> **Selected extract**
Target audience = slightly out of shape girls and guys who just want to “tone their abs.”

What message is the bodybuilding site above giving? The opposite of what it should be. It’s throwing away the target market by using triggers for people who are never going to read the site. (incidentally, this article is getting really long in the tooth-now, so I can’t dwell on this – but this is the reason that sites get that “circle-jerk” phenomena; wrong triggers mean the people who should be there aren’t, and the triggers become memes for faux-superiority.)

 

Alright, skipping ahead.

Point three: Giving the audience the trigger at the right time.

We are not all receptive to offers at every moment.

The girl who buys perfume will do it because she’s got time to think about the guy she’s trying to impress, or she’s got a wedding anniversary coming up and she wants to smell nice or whatever.

Virtually no guy is going to turn down a hot Russian girl, but that doesn’t mean he needs spam at 9:05 a.m. in his inbox.

You have to see where your audience congregate when they’re actively looking to buy (Or when you’re more likely to be able to convince them.)

You have to give them your offer when they’re receptive. I could use a new example, but to re-iterate a point from above:

You could only sell perfume to a guy at Valentine’s.

The real-world triggers align for you. The copy writes itself.

“If you’ve forgotten your girl, click here for the best Valentine’s Day Gift RIGHT NOW”

 

I Haven’t Written About Publishing For A While

I haven’t written about publishing or writing (as in authorship) for a while. This topic is no exception – it’s more on the copywriting side of things.

However, publishing is an industry like any other. (Although, if you spoke to people involved in traditional publishing, they’d probably laugh at you and say, “Nope, you wouldn’t understand!” Incidentally, that’s why traditional publishing is going the way of the dinosaur.)

Picking the right audience is crucial in any industry, and publishing is no exception, so we’ll use it as an example.

Three mistakes:

  1. Guy writes his memoir about life in a sleepy town, then his hilarious exploits at college (like that time where he stole a traffic cone! And then how he toured bars with his band whilst working in an office with Excel spreadsheets.)

> **Provided data**
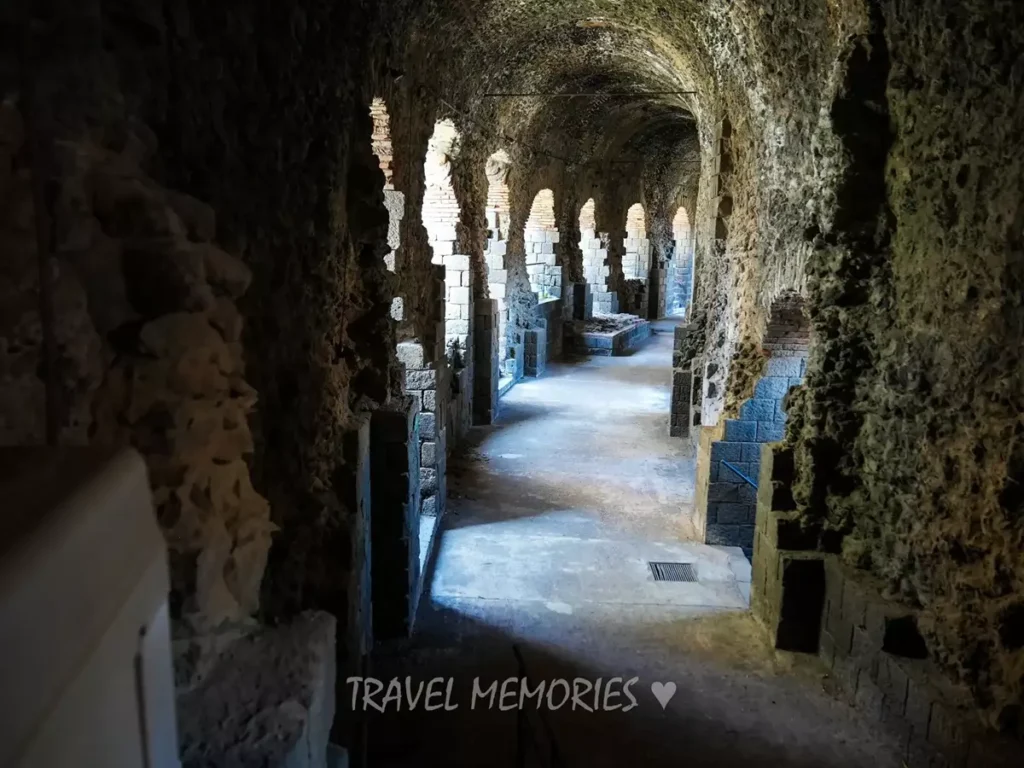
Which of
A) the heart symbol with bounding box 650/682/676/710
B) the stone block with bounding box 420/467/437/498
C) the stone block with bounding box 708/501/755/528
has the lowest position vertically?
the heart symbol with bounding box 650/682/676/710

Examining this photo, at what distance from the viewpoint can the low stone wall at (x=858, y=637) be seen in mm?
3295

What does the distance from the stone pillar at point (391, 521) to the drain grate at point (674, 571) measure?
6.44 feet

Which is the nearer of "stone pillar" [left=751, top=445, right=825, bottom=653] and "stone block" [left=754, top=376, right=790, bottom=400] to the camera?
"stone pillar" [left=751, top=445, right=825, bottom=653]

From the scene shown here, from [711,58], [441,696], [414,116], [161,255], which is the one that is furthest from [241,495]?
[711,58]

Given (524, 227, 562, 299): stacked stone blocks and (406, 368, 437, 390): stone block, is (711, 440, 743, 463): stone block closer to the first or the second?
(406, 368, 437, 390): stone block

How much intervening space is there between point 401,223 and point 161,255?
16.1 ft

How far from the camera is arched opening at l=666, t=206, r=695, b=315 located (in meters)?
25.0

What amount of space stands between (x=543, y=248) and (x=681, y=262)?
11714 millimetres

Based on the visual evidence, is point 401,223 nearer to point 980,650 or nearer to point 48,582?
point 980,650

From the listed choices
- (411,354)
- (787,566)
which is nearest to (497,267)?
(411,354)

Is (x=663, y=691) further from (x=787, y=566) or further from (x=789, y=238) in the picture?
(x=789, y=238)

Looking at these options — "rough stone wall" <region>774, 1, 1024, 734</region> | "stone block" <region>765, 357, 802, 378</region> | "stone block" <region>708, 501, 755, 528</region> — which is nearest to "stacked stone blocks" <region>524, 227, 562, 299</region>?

> **Problems**
• A. Reproduce the section of the copywriting passage that begins at the words "We are not all" and stops after the words "guy at Valentine’s.".
• B. In one to three sentences, explain why the copywriting passage chooses publishing as its example.

> **The solutions**
• A.
We are not all receptive to offers at every moment.

The girl who buys perfume will do it because she’s got time to think about the guy she’s trying to impress, or she’s got a wedding anniversary coming up and she wants to smell nice or whatever.

Virtually no guy is going to turn down a hot Russian girl, but that doesn’t mean he needs spam at 9:05 a.m. in his inbox.

You have to see where your audience congregate when they’re actively looking to buy (Or when you’re more likely to be able to convince them.)

You have to give them your offer when they’re receptive. I could use a new example, but to re-iterate a point from above:

You could only sell perfume to a guy at Valentine’s.

• B. Publishing is an industry like any other, and picking the right audience is crucial in any industry. Publishing is no exception, so it can serve as the example.